Excerpt provided:
====================
Well, Fort Lauderdale apparently wants to repeat that nationally embarrassing boondoggle. After the city's so-called homeless hate law was nationally ridiculed for being spiteful and mean, the city commission will consider passing an amended version of that same law at its meeting tomorrow night.

In a memo to the commission, City Manager Lee Feldman wrote that the new crackdown was allegedly written in the name of safeguarding "the health, safety, morals, and general welfare of the residents and visitors of the City of Fort Lauderdale, as well as protecting individuals’ freedom of speech, assembly, and association."

Mayor Jack Seiler did not immediately respond to an email and phone call to his office. An assistant in Feldman's office referred New Times to city spokesperson Chaz Adams, who did not immediately respond to an email.

But groups that feed the homeless in the city, such as Food Not Bombs, have already warned that the law is little more than a "sharing ban v2." Due to pending lawsuits, the original 2014 "sharing ban" is not being enforced. (A Food Not Bombs representative declined to speak to New Times because of ongoing litigation with the city.)

The new ordinance comes two months after the city reported itself to the Florida Department of Health in order to justify bulldozing a homeless encampment in Stranahan Park. (The city claimed the park was infested with rats, which might or might not have been true, but the complaint actually came from one of the city's own employees.) After homeless residents lost laptops, birth certificates, passports, and other vital belongings in the raid, the American Civil Liberties Union sued the city. That suit remains open.
====================
Dataset records:

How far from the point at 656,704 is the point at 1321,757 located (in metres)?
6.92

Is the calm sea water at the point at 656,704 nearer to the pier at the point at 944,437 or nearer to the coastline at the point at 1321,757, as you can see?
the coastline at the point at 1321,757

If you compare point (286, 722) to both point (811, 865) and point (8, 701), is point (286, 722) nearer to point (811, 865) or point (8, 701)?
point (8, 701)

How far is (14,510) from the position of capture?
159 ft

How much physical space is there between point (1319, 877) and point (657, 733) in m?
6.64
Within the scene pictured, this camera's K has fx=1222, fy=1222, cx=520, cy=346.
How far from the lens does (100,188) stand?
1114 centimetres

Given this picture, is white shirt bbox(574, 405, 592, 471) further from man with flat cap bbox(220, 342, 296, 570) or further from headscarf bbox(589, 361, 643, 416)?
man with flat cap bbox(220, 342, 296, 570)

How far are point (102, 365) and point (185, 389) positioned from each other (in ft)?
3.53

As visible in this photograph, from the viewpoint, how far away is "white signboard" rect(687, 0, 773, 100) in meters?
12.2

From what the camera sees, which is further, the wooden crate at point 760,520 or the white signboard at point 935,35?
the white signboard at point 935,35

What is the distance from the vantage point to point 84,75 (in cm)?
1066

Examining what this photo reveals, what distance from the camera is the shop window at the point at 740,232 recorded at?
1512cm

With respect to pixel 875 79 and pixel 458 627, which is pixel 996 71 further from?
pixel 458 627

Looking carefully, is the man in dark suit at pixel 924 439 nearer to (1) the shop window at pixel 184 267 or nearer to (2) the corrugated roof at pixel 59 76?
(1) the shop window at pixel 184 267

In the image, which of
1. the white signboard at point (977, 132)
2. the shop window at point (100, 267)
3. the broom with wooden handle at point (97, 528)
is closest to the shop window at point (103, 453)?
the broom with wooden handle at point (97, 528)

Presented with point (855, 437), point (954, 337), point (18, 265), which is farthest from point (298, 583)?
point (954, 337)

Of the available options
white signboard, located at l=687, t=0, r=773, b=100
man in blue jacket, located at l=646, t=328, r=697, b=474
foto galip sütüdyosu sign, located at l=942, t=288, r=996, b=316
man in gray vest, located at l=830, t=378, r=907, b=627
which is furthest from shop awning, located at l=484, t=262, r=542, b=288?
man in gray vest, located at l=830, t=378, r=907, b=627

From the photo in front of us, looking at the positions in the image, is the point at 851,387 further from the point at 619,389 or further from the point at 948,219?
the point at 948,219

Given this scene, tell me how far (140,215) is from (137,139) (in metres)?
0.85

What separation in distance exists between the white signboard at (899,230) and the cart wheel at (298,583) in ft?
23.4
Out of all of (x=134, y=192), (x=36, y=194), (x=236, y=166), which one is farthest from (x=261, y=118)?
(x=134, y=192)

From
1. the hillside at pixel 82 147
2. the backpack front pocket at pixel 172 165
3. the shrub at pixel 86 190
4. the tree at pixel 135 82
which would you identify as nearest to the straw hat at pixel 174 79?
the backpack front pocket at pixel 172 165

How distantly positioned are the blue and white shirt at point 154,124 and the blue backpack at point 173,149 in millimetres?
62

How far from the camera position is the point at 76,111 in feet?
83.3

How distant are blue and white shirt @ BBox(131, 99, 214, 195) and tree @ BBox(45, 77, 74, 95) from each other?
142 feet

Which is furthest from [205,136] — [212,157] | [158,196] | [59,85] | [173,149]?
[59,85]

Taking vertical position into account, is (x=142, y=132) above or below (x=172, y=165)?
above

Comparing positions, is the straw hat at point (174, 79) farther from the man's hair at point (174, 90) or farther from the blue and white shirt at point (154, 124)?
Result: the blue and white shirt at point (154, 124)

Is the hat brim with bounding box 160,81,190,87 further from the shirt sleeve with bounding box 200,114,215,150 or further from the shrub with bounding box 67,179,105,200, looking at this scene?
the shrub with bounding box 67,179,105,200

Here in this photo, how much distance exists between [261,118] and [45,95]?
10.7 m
====================
Task instructions:
**1)** In the Fort Lauderdale article, duplicate the text between "But groups that" and "suit remains open.", inclusive.
**2)** Name every person the Fort Lauderdale article identifies by full name.

Correct answers:
**1)**
But groups that feed the homeless in the city, such as Food Not Bombs, have already warned that the law is little more than a "sharing ban v2." Due to pending lawsuits, the original 2014 "sharing ban" is not being enforced. (A Food Not Bombs representative declined to speak to New Times because of ongoing litigation with the city.)

The new ordinance comes two months after the city reported itself to the Florida Department of Health in order to justify bulldozing a homeless encampment in Stranahan Park. (The city claimed the park was infested with rats, which might or might not have been true, but the complaint actually came from one of the city's own employees.) After homeless residents lost laptops, birth certificates, passports, and other vital belongings in the raid, the American Civil Liberties Union sued the city. That suit remains open.

**2)**
Lee Feldman
Jack Seiler
Chaz Adams